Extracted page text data
== == ==
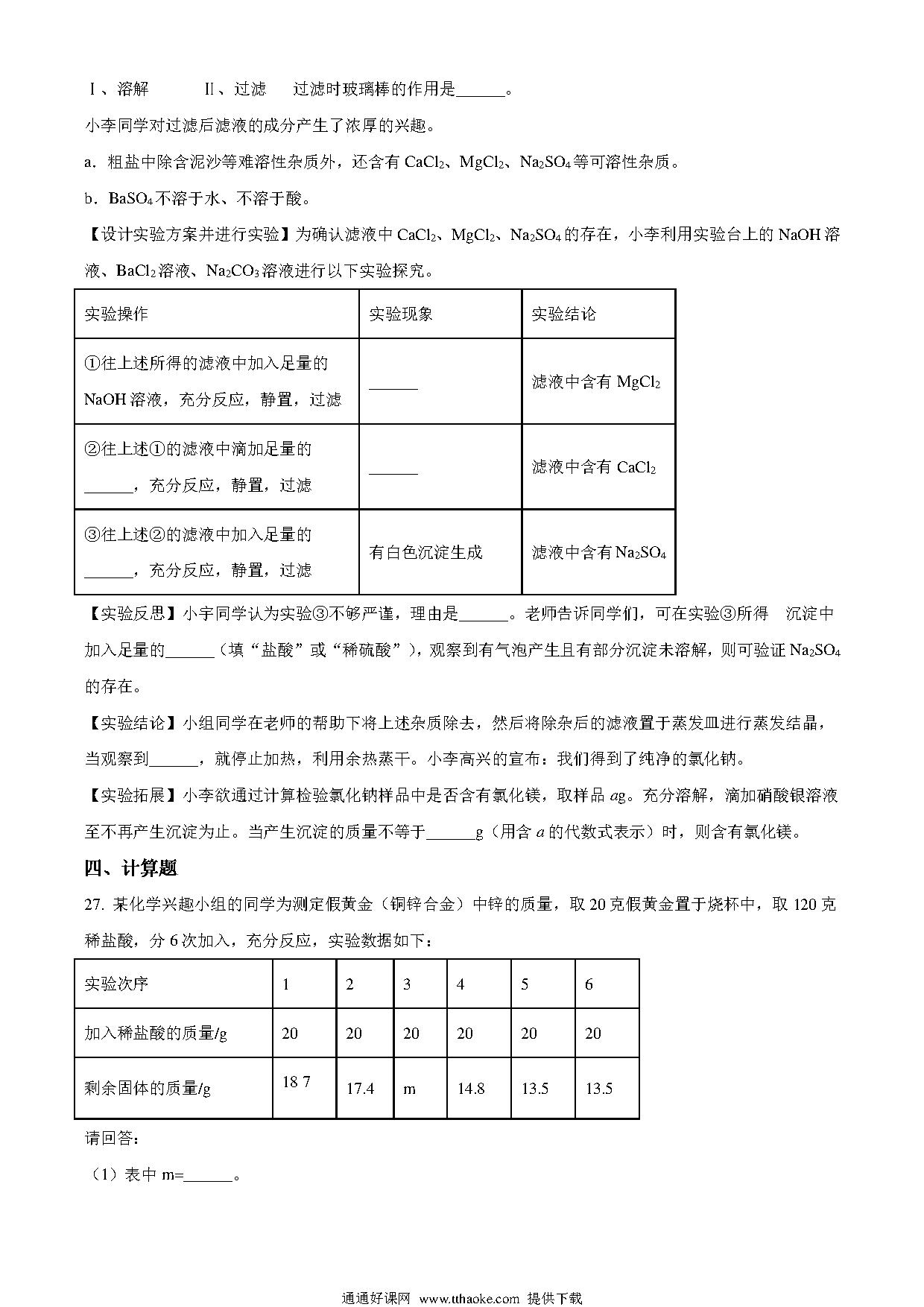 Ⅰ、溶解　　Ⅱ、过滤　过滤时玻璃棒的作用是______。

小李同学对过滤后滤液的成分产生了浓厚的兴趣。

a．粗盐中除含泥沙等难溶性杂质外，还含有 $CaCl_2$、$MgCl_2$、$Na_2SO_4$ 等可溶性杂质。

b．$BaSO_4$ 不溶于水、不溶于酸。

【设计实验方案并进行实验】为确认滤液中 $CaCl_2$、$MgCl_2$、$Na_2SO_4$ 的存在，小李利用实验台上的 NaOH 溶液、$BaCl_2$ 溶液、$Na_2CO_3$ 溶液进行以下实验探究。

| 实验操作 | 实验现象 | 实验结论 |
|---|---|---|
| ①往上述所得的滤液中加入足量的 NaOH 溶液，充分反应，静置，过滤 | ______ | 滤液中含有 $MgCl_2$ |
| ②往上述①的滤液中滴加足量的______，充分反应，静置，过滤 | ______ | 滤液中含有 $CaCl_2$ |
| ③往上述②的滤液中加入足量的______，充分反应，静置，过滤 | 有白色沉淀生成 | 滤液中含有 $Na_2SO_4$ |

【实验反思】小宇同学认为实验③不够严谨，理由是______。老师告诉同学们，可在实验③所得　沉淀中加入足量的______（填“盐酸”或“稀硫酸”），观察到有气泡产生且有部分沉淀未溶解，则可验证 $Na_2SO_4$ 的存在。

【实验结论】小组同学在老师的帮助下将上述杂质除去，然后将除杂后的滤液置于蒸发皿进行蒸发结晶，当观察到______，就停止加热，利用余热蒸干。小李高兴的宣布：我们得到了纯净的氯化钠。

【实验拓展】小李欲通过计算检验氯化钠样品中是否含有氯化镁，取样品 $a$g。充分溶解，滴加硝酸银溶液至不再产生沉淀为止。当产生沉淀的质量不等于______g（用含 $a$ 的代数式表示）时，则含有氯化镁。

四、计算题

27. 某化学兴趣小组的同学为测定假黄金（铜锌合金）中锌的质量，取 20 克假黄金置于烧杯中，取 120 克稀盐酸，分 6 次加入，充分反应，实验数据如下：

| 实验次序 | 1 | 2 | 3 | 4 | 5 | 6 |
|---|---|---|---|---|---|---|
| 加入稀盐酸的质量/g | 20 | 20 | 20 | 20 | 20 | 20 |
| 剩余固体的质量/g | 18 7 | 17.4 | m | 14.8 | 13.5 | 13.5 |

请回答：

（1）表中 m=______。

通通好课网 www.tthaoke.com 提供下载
== == ==
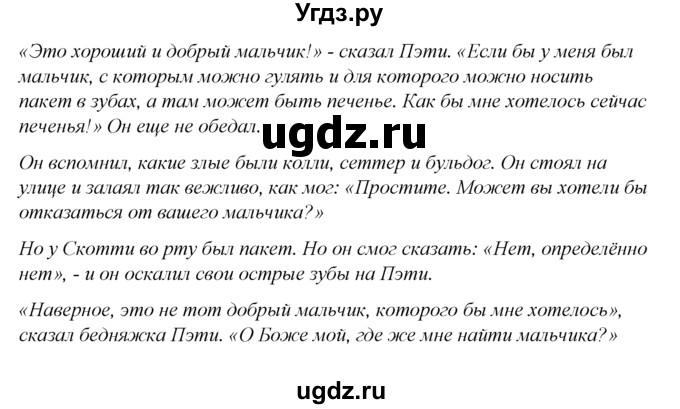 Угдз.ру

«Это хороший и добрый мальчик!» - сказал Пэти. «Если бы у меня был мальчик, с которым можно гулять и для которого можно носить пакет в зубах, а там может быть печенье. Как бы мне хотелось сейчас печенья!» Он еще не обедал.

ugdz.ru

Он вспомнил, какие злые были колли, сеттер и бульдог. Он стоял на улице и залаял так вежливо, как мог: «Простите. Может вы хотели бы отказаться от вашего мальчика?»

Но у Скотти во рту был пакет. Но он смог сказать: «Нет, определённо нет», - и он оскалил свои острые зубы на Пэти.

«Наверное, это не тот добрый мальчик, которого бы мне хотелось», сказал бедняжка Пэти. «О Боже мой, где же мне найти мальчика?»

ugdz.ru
== == ==
▶ **Required action**
Your task is to copy every line in the entries that holds the string "сказал".

▶ **Task output**
«Это хороший и добрый мальчик!» - сказал Пэти. «Если бы у меня был мальчик, с которым можно гулять и для которого можно носить пакет в зубах, а там может быть печенье. Как бы мне хотелось сейчас печенья!» Он еще не обедал.
«Наверное, это не тот добрый мальчик, которого бы мне хотелось», сказал бедняжка Пэти. «О Боже мой, где же мне найти мальчика?»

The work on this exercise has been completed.